[Opening MATERIAL TO PROCESS section]

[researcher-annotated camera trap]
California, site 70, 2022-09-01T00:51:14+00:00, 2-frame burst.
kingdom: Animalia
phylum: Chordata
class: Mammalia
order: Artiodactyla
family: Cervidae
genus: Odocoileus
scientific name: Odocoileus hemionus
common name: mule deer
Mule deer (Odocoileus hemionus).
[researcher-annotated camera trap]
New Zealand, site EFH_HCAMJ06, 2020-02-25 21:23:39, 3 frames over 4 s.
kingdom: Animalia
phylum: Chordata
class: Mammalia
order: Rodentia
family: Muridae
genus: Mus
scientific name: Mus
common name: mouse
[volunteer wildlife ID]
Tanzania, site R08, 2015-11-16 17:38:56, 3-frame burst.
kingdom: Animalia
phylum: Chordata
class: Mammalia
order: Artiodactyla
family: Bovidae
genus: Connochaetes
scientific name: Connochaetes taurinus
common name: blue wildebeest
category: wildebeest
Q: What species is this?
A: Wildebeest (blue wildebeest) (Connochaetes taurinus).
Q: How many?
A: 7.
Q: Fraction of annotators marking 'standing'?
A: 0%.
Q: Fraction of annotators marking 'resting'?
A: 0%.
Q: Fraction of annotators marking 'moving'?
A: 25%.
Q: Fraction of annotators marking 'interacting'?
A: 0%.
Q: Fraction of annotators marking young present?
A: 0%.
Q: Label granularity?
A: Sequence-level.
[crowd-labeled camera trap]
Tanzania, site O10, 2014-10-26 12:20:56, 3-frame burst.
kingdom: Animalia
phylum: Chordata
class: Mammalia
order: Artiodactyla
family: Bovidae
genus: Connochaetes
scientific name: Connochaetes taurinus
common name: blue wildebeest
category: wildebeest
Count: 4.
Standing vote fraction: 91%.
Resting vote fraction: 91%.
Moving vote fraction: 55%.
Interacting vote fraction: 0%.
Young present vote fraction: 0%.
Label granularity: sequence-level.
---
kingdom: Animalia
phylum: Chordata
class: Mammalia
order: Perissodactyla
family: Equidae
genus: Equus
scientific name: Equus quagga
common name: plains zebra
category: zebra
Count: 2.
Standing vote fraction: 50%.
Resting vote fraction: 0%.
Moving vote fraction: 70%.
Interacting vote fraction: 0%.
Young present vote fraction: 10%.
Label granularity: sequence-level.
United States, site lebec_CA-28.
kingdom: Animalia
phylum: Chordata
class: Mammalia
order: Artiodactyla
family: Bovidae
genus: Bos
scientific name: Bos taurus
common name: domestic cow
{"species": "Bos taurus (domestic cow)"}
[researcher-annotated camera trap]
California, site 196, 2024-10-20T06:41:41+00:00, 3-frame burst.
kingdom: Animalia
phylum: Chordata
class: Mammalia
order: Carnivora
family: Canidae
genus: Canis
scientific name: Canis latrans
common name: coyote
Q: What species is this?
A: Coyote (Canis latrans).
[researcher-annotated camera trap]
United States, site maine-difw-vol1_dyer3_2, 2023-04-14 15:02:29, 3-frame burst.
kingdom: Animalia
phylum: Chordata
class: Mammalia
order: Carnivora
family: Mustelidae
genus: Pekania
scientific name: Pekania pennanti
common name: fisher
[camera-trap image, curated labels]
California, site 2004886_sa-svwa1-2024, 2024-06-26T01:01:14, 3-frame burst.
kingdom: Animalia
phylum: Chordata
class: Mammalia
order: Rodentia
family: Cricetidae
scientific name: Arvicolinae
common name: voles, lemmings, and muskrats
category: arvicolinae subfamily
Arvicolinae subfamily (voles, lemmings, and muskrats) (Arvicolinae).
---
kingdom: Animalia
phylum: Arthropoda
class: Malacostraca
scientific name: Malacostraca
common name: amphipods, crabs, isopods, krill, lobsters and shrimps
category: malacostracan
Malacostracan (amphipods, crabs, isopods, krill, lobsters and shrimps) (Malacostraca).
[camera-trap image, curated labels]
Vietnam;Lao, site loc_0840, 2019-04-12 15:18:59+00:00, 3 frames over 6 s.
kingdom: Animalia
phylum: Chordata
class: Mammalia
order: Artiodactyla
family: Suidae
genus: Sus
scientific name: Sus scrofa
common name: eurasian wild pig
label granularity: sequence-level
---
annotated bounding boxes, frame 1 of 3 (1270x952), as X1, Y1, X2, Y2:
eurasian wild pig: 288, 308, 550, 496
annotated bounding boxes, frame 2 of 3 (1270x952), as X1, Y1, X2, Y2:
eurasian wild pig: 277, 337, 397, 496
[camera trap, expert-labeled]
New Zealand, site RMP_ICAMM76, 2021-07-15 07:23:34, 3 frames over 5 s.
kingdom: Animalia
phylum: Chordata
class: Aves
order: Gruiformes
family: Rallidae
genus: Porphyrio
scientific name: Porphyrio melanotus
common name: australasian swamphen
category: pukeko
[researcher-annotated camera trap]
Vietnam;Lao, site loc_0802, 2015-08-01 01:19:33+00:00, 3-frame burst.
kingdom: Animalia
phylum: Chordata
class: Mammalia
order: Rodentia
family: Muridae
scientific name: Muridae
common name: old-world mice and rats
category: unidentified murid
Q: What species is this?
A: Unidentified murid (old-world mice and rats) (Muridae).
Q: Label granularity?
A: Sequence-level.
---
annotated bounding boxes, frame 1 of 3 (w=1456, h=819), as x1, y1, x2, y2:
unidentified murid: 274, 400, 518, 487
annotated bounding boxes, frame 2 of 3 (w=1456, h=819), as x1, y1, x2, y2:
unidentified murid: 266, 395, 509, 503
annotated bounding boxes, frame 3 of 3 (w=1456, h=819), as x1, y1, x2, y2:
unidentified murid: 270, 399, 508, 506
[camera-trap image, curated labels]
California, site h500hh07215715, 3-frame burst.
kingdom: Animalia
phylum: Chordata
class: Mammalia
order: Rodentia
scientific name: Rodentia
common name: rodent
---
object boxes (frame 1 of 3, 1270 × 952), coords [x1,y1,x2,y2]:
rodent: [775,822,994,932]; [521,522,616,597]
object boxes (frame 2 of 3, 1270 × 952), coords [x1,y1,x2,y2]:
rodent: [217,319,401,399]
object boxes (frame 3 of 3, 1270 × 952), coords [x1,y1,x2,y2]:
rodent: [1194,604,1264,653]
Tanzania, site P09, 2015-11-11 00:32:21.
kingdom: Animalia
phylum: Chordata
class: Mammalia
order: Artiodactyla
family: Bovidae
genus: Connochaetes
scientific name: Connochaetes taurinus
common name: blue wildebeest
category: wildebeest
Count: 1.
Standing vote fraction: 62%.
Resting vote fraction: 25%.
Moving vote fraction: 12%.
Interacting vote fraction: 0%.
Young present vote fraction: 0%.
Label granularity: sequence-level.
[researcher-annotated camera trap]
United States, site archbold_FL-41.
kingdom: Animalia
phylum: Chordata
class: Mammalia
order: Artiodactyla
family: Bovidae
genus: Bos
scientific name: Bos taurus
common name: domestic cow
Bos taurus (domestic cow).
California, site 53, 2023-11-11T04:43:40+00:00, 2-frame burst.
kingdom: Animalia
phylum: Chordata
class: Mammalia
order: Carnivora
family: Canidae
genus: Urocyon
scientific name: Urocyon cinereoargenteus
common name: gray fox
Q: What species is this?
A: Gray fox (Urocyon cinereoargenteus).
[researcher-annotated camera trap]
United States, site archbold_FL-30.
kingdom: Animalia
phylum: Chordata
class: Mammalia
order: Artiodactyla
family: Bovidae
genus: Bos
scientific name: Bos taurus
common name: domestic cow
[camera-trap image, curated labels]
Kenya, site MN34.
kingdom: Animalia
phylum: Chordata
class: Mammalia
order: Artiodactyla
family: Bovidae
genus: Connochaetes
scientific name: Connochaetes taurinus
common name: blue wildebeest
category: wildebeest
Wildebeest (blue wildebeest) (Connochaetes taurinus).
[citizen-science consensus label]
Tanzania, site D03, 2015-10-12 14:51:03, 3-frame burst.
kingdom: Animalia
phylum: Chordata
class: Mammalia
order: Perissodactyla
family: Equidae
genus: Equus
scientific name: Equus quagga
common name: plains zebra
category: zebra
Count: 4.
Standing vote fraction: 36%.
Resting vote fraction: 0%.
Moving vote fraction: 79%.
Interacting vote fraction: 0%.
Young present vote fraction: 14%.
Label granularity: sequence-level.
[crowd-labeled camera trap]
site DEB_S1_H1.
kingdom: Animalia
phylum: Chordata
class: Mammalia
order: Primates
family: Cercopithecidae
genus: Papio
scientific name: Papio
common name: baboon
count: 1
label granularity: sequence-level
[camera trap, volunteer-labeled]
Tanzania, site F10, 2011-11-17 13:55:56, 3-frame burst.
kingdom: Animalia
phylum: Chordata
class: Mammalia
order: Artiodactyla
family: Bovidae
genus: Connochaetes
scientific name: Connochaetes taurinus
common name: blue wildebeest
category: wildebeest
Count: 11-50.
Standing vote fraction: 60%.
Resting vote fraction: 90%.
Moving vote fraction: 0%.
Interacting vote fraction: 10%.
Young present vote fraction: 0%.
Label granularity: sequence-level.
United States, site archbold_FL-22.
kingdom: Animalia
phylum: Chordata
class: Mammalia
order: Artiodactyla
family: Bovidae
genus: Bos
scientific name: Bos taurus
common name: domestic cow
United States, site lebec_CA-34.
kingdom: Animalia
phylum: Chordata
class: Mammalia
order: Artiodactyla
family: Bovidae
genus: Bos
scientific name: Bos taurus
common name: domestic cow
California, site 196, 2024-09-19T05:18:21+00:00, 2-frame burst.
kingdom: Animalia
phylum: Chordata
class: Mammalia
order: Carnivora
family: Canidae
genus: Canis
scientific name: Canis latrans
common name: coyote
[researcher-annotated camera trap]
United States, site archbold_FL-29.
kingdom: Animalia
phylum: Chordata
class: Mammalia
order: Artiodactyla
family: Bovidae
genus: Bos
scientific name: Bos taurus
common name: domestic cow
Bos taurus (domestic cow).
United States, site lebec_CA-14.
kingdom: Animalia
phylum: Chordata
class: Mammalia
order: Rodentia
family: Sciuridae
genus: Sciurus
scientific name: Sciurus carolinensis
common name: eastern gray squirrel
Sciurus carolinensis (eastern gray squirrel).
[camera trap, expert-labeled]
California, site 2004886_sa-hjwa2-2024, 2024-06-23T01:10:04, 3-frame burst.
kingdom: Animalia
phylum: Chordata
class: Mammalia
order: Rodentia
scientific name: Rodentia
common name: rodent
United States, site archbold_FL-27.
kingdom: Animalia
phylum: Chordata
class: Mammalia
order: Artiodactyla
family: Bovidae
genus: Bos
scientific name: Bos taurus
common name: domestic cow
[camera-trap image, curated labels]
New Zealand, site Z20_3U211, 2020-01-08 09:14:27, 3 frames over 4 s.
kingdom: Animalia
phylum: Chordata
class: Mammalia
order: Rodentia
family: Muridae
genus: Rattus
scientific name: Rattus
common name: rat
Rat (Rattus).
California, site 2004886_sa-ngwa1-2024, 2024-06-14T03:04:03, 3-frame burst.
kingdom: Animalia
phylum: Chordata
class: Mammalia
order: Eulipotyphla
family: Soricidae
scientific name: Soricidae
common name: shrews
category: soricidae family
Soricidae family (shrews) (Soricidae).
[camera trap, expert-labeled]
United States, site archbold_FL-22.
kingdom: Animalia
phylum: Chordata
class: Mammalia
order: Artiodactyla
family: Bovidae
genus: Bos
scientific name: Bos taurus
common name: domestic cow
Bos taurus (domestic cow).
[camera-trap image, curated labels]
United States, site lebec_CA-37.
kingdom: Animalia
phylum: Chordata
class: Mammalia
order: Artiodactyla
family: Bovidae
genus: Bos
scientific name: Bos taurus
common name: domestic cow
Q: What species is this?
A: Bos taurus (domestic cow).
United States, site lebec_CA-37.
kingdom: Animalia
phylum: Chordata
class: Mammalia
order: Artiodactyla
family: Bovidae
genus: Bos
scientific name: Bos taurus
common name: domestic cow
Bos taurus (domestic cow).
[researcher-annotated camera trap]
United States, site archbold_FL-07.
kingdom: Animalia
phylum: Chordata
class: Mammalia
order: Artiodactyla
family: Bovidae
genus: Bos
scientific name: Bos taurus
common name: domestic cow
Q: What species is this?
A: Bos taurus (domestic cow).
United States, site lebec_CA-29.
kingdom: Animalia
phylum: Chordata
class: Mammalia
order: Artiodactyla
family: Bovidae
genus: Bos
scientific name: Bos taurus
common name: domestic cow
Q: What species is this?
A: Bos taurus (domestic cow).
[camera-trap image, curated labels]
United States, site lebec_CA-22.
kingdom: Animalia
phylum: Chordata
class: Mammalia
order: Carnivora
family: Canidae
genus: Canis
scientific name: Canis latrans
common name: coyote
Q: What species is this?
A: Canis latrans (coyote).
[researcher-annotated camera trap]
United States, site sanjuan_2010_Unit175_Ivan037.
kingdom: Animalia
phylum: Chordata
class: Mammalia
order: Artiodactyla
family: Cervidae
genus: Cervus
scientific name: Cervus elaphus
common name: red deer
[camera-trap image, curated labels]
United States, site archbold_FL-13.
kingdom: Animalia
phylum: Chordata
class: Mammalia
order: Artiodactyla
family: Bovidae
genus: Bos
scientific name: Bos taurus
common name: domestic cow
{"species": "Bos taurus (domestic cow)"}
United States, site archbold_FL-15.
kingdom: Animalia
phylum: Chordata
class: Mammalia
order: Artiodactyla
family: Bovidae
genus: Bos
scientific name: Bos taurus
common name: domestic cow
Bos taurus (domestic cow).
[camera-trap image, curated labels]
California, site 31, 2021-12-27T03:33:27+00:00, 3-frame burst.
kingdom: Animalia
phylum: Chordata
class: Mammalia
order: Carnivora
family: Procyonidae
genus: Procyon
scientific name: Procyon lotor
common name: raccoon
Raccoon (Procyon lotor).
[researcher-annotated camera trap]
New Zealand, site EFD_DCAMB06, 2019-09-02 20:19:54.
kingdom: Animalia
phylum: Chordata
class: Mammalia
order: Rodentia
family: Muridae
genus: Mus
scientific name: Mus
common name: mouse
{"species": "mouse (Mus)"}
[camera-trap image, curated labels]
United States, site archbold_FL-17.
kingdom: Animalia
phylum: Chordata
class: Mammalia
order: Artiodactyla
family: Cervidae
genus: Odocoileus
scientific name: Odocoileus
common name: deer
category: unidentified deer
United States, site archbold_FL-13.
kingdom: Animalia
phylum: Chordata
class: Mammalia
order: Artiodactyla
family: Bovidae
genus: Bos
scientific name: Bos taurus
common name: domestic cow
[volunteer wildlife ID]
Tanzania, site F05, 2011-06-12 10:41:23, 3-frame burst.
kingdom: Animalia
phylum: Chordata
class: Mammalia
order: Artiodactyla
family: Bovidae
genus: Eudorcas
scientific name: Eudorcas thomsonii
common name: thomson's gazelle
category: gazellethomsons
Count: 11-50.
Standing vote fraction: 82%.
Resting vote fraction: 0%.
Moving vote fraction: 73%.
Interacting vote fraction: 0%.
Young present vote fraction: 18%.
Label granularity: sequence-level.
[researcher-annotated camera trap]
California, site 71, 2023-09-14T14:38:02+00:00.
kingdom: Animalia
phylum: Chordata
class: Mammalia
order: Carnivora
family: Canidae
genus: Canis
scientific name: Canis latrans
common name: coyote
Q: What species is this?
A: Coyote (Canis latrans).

[Closing MATERIAL TO PROCESS section]

PROBLEM TO SOLVE
In the data above, copy every line where the string "marking" appears.

RESULT BELOW
Q: Fraction of annotators marking 'standing'?
Q: Fraction of annotators marking 'resting'?
Q: Fraction of annotators marking 'moving'?
Q: Fraction of annotators marking 'interacting'?
Q: Fraction of annotators marking young present?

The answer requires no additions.